Me encontraba con Juanfran en el jardín cuando comenzó a sonar una melodía. De repente fui dolorosamente consciente de que todavía no había escuchado nada de música. Por mucho que me hubiera esforzado en leer todo lo posible, no me había molestado si quiera en escuchar uno de los numerosos discos de música clásica que yacían abandonados en mi habitación. Ni había pensado sobre ello. Mis padres me habían dicho que mi gran sueño era convertirme en concertista de piano, pero como todo lo relacionado con mi vida anterior al accidente, me sonaba distante y lejano. Pero aquella obra… Aquella melodía me golpeó con una dulce y suave fuerza que tuvo en mí un efecto mucho mayor que cualquier otro estímulo que a mis terapeutas se les pudiera ocurrir. Durante unos instantes, me quedé congelado. Mi cuerpo no respondía, tan solo mis oídos parecían funcionar. Me sentía extremadamente ligero e inalcanzable. Disfrutaba de aquella melodía, la acariciaba, la sentía, la hacía mía y me hacía suyo. Era extrañamente familiar, pero nueva y refrescante a la vez… Como ya he dicho antes, las palabras no son lo mío. Cuando fui capaz de reaccionar, me adentré corriendo en la casa y busqué la fuente del sonido. Parecía venir de mi habitación, tal vez aquel era el sonido del piano que durante las últimas semanas se había limitado a coger polvo, impertérrito, en un rincón de la estancia. Pese a mi suposición, cuando entré como un huracán, la butaca del piano se encontraba vacía. Dirigí mi vista hacia ambos lados y descubrí a Alba tumbada en la cama, con los ojos cerrados y la caja de un disco en la mano.

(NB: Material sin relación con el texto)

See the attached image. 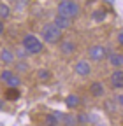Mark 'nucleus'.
<instances>
[{
  "label": "nucleus",
  "mask_w": 123,
  "mask_h": 126,
  "mask_svg": "<svg viewBox=\"0 0 123 126\" xmlns=\"http://www.w3.org/2000/svg\"><path fill=\"white\" fill-rule=\"evenodd\" d=\"M81 12L79 4H76L74 0H62L58 4V14L60 16H65V18L72 19V18H78Z\"/></svg>",
  "instance_id": "1"
},
{
  "label": "nucleus",
  "mask_w": 123,
  "mask_h": 126,
  "mask_svg": "<svg viewBox=\"0 0 123 126\" xmlns=\"http://www.w3.org/2000/svg\"><path fill=\"white\" fill-rule=\"evenodd\" d=\"M42 39L44 42H48V44H55L62 39V30H58L53 23L51 25H46L44 30H42Z\"/></svg>",
  "instance_id": "2"
},
{
  "label": "nucleus",
  "mask_w": 123,
  "mask_h": 126,
  "mask_svg": "<svg viewBox=\"0 0 123 126\" xmlns=\"http://www.w3.org/2000/svg\"><path fill=\"white\" fill-rule=\"evenodd\" d=\"M105 54H107V51L104 49L102 46H91L88 49V56H90V60H93V61H102L105 58Z\"/></svg>",
  "instance_id": "3"
},
{
  "label": "nucleus",
  "mask_w": 123,
  "mask_h": 126,
  "mask_svg": "<svg viewBox=\"0 0 123 126\" xmlns=\"http://www.w3.org/2000/svg\"><path fill=\"white\" fill-rule=\"evenodd\" d=\"M0 61L5 63V65H12V63L16 61L14 51H12V49H9V47H4V49L0 51Z\"/></svg>",
  "instance_id": "4"
},
{
  "label": "nucleus",
  "mask_w": 123,
  "mask_h": 126,
  "mask_svg": "<svg viewBox=\"0 0 123 126\" xmlns=\"http://www.w3.org/2000/svg\"><path fill=\"white\" fill-rule=\"evenodd\" d=\"M90 72H91V67H90V63H88V61L81 60V61L76 63V74H78V75L86 77V75H90Z\"/></svg>",
  "instance_id": "5"
},
{
  "label": "nucleus",
  "mask_w": 123,
  "mask_h": 126,
  "mask_svg": "<svg viewBox=\"0 0 123 126\" xmlns=\"http://www.w3.org/2000/svg\"><path fill=\"white\" fill-rule=\"evenodd\" d=\"M53 25H55L58 30H67V28H70V19H69V18H65V16L56 14V18H55Z\"/></svg>",
  "instance_id": "6"
},
{
  "label": "nucleus",
  "mask_w": 123,
  "mask_h": 126,
  "mask_svg": "<svg viewBox=\"0 0 123 126\" xmlns=\"http://www.w3.org/2000/svg\"><path fill=\"white\" fill-rule=\"evenodd\" d=\"M60 51L63 53L65 56L72 54V53L76 51V42H74V40H63V42L60 44Z\"/></svg>",
  "instance_id": "7"
},
{
  "label": "nucleus",
  "mask_w": 123,
  "mask_h": 126,
  "mask_svg": "<svg viewBox=\"0 0 123 126\" xmlns=\"http://www.w3.org/2000/svg\"><path fill=\"white\" fill-rule=\"evenodd\" d=\"M111 86L113 88H123V70H114L111 75Z\"/></svg>",
  "instance_id": "8"
},
{
  "label": "nucleus",
  "mask_w": 123,
  "mask_h": 126,
  "mask_svg": "<svg viewBox=\"0 0 123 126\" xmlns=\"http://www.w3.org/2000/svg\"><path fill=\"white\" fill-rule=\"evenodd\" d=\"M37 40H39V39H37L35 35L28 33V35H25V37H23V40H21V46L25 47V49H26V53H28V49H30V47H32V46H34Z\"/></svg>",
  "instance_id": "9"
},
{
  "label": "nucleus",
  "mask_w": 123,
  "mask_h": 126,
  "mask_svg": "<svg viewBox=\"0 0 123 126\" xmlns=\"http://www.w3.org/2000/svg\"><path fill=\"white\" fill-rule=\"evenodd\" d=\"M109 63H111L113 67H116V68H121V67H123V54L113 53V54L109 56Z\"/></svg>",
  "instance_id": "10"
},
{
  "label": "nucleus",
  "mask_w": 123,
  "mask_h": 126,
  "mask_svg": "<svg viewBox=\"0 0 123 126\" xmlns=\"http://www.w3.org/2000/svg\"><path fill=\"white\" fill-rule=\"evenodd\" d=\"M90 93L93 94L95 98L102 96V94H104V84L102 82H93V84L90 86Z\"/></svg>",
  "instance_id": "11"
},
{
  "label": "nucleus",
  "mask_w": 123,
  "mask_h": 126,
  "mask_svg": "<svg viewBox=\"0 0 123 126\" xmlns=\"http://www.w3.org/2000/svg\"><path fill=\"white\" fill-rule=\"evenodd\" d=\"M81 103V98L78 96V94H69V96L65 98V105L69 107V109H76Z\"/></svg>",
  "instance_id": "12"
},
{
  "label": "nucleus",
  "mask_w": 123,
  "mask_h": 126,
  "mask_svg": "<svg viewBox=\"0 0 123 126\" xmlns=\"http://www.w3.org/2000/svg\"><path fill=\"white\" fill-rule=\"evenodd\" d=\"M18 98H20V89H18V88H7V91H5V100L16 102Z\"/></svg>",
  "instance_id": "13"
},
{
  "label": "nucleus",
  "mask_w": 123,
  "mask_h": 126,
  "mask_svg": "<svg viewBox=\"0 0 123 126\" xmlns=\"http://www.w3.org/2000/svg\"><path fill=\"white\" fill-rule=\"evenodd\" d=\"M9 16H11V7L0 2V19H9Z\"/></svg>",
  "instance_id": "14"
},
{
  "label": "nucleus",
  "mask_w": 123,
  "mask_h": 126,
  "mask_svg": "<svg viewBox=\"0 0 123 126\" xmlns=\"http://www.w3.org/2000/svg\"><path fill=\"white\" fill-rule=\"evenodd\" d=\"M37 79H39V81H49V79H51V70H48V68L37 70Z\"/></svg>",
  "instance_id": "15"
},
{
  "label": "nucleus",
  "mask_w": 123,
  "mask_h": 126,
  "mask_svg": "<svg viewBox=\"0 0 123 126\" xmlns=\"http://www.w3.org/2000/svg\"><path fill=\"white\" fill-rule=\"evenodd\" d=\"M12 75H14V72H12V70H9V68H7V70H2V74H0V81L7 84L11 79H12Z\"/></svg>",
  "instance_id": "16"
},
{
  "label": "nucleus",
  "mask_w": 123,
  "mask_h": 126,
  "mask_svg": "<svg viewBox=\"0 0 123 126\" xmlns=\"http://www.w3.org/2000/svg\"><path fill=\"white\" fill-rule=\"evenodd\" d=\"M39 53H42V42H41V40H37V42L28 49V54H39Z\"/></svg>",
  "instance_id": "17"
},
{
  "label": "nucleus",
  "mask_w": 123,
  "mask_h": 126,
  "mask_svg": "<svg viewBox=\"0 0 123 126\" xmlns=\"http://www.w3.org/2000/svg\"><path fill=\"white\" fill-rule=\"evenodd\" d=\"M20 84H21L20 75H12V79L7 82V88H20Z\"/></svg>",
  "instance_id": "18"
},
{
  "label": "nucleus",
  "mask_w": 123,
  "mask_h": 126,
  "mask_svg": "<svg viewBox=\"0 0 123 126\" xmlns=\"http://www.w3.org/2000/svg\"><path fill=\"white\" fill-rule=\"evenodd\" d=\"M14 70H16V72H26L28 70V63H25L23 60L18 61V63H14Z\"/></svg>",
  "instance_id": "19"
},
{
  "label": "nucleus",
  "mask_w": 123,
  "mask_h": 126,
  "mask_svg": "<svg viewBox=\"0 0 123 126\" xmlns=\"http://www.w3.org/2000/svg\"><path fill=\"white\" fill-rule=\"evenodd\" d=\"M26 54H28V53H26V49H25L23 46H21V47H18V49L14 51V56L20 58V60H25V58H26Z\"/></svg>",
  "instance_id": "20"
},
{
  "label": "nucleus",
  "mask_w": 123,
  "mask_h": 126,
  "mask_svg": "<svg viewBox=\"0 0 123 126\" xmlns=\"http://www.w3.org/2000/svg\"><path fill=\"white\" fill-rule=\"evenodd\" d=\"M58 119L53 116V114H49V116H46V126H58Z\"/></svg>",
  "instance_id": "21"
},
{
  "label": "nucleus",
  "mask_w": 123,
  "mask_h": 126,
  "mask_svg": "<svg viewBox=\"0 0 123 126\" xmlns=\"http://www.w3.org/2000/svg\"><path fill=\"white\" fill-rule=\"evenodd\" d=\"M91 18H93L95 21H99V23H100V21H104V19H105V12H104V11H95L93 14H91Z\"/></svg>",
  "instance_id": "22"
},
{
  "label": "nucleus",
  "mask_w": 123,
  "mask_h": 126,
  "mask_svg": "<svg viewBox=\"0 0 123 126\" xmlns=\"http://www.w3.org/2000/svg\"><path fill=\"white\" fill-rule=\"evenodd\" d=\"M63 123H65V126H76V117H72V116H63Z\"/></svg>",
  "instance_id": "23"
},
{
  "label": "nucleus",
  "mask_w": 123,
  "mask_h": 126,
  "mask_svg": "<svg viewBox=\"0 0 123 126\" xmlns=\"http://www.w3.org/2000/svg\"><path fill=\"white\" fill-rule=\"evenodd\" d=\"M86 119H88V116H86V114H78V116H76V121H78L79 124H84V123H86Z\"/></svg>",
  "instance_id": "24"
},
{
  "label": "nucleus",
  "mask_w": 123,
  "mask_h": 126,
  "mask_svg": "<svg viewBox=\"0 0 123 126\" xmlns=\"http://www.w3.org/2000/svg\"><path fill=\"white\" fill-rule=\"evenodd\" d=\"M105 110H109V112H114L116 110V105H114V102H105Z\"/></svg>",
  "instance_id": "25"
},
{
  "label": "nucleus",
  "mask_w": 123,
  "mask_h": 126,
  "mask_svg": "<svg viewBox=\"0 0 123 126\" xmlns=\"http://www.w3.org/2000/svg\"><path fill=\"white\" fill-rule=\"evenodd\" d=\"M116 103H118V105H123V93L116 96Z\"/></svg>",
  "instance_id": "26"
},
{
  "label": "nucleus",
  "mask_w": 123,
  "mask_h": 126,
  "mask_svg": "<svg viewBox=\"0 0 123 126\" xmlns=\"http://www.w3.org/2000/svg\"><path fill=\"white\" fill-rule=\"evenodd\" d=\"M4 28H5V26H4V21H2V19H0V35H2V33H4Z\"/></svg>",
  "instance_id": "27"
},
{
  "label": "nucleus",
  "mask_w": 123,
  "mask_h": 126,
  "mask_svg": "<svg viewBox=\"0 0 123 126\" xmlns=\"http://www.w3.org/2000/svg\"><path fill=\"white\" fill-rule=\"evenodd\" d=\"M118 42H120V44H123V32H121V33L118 35Z\"/></svg>",
  "instance_id": "28"
},
{
  "label": "nucleus",
  "mask_w": 123,
  "mask_h": 126,
  "mask_svg": "<svg viewBox=\"0 0 123 126\" xmlns=\"http://www.w3.org/2000/svg\"><path fill=\"white\" fill-rule=\"evenodd\" d=\"M79 126H86V124H79Z\"/></svg>",
  "instance_id": "29"
}]
</instances>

Más nervioso de lo que me gustaría reconocer, le pregunté qué era aquello. Sorprendida, tardó un momento en reaccionar y señalar el reproductor de discos.
-Eres tú.- Me dijo.- Es Ballade 1, de Chopin. Lo grabaste hace un par de años.
Cuando comprendí lo que aquello significaba, respiré hondo y sentí cómo las lágrimas comenzaban a cubrir mis ojos. Yo había hecho aquello. Yo había reproducido aquella preciosa melodía sin más que las teclas de un piano y mi propio esfuerzo y talento. Todavía un tanto atónito por la belleza de la música, le pedí que me dejara solo un momento.
Cuando, con un movimiento grácil y elegante, su pequeña silueta desapareció y cerró la puerta tras sí, me acerqué a la pila de discos, muchos de ellos interpretados por mí mismo, de que disponía. Los acaricié con las yemas de los dedos, percibiendo su lento despertar, la dulce forma en que salían de su letargo. O tal vez era yo el que realmente despertaba. Me reconocían, estaba seguro. Siguiendo un impulso, cogí uno que contenía diversas obras de Beethoven. Miré la contraportada y leí sus nombres, y aunque no fui capaz de reconocer ninguna, sus nombres me susurraron al oído. Cuando lo abrí, cayó una hoja de libreta escrita con una caligrafía apretada y caótica, que reconocí como la mía. Decía lo siguiente:

Hoy nos ha preguntado un profesor si alguna vez hemos estado enamorados. Pensaba que tenía muy clara la respuesta, nunca he tenido novia, ni siquiera considero que sea una idea atractiva, pero cuando los demás han comenzado a describir el amor, me he dado cuenta. De repente lo he visto. Pensaba que nunca había estado enamorado porque siempre lo he estado, desde la primera vez en que me topé con ella. Le pertenezco completamente, y a ella le dedicaré mi vida. Estoy perdida y locamente enamorado de la música. Siempre ha estado ahí para mí. La música es ese único amigo que nunca me abandona. Ese espejo que me refleja y me completa. En ella me puedo apoyar cuando siento que todo lo demás me falla. La música es eterna. No se limita a deleitar mis oídos, va mucho más allá. Sus acordes penetran en mi pecho, sus melodías me inundan de sensaciones, me recuerdan, como correr bajo la lluvia, como reír hasta quedarme sin aliento, que estoy vivo. Que un corazón cálido, lleno de energía y emociones, late dentro de mí.

No había duda, yo había escrito aquello. Yo había amado la música más de lo que podía expresar con palabras. No. Yo todavía la amaba, comprendí. Había perdido la memoria, ¿y qué? No pensaba darme por vencido. Iba a seguir adelante y conseguir aquello para lo que había vivido. Iba a luchar. Ya no por parecerme al antiguo Cristian, sino para dar lo mejor de mí.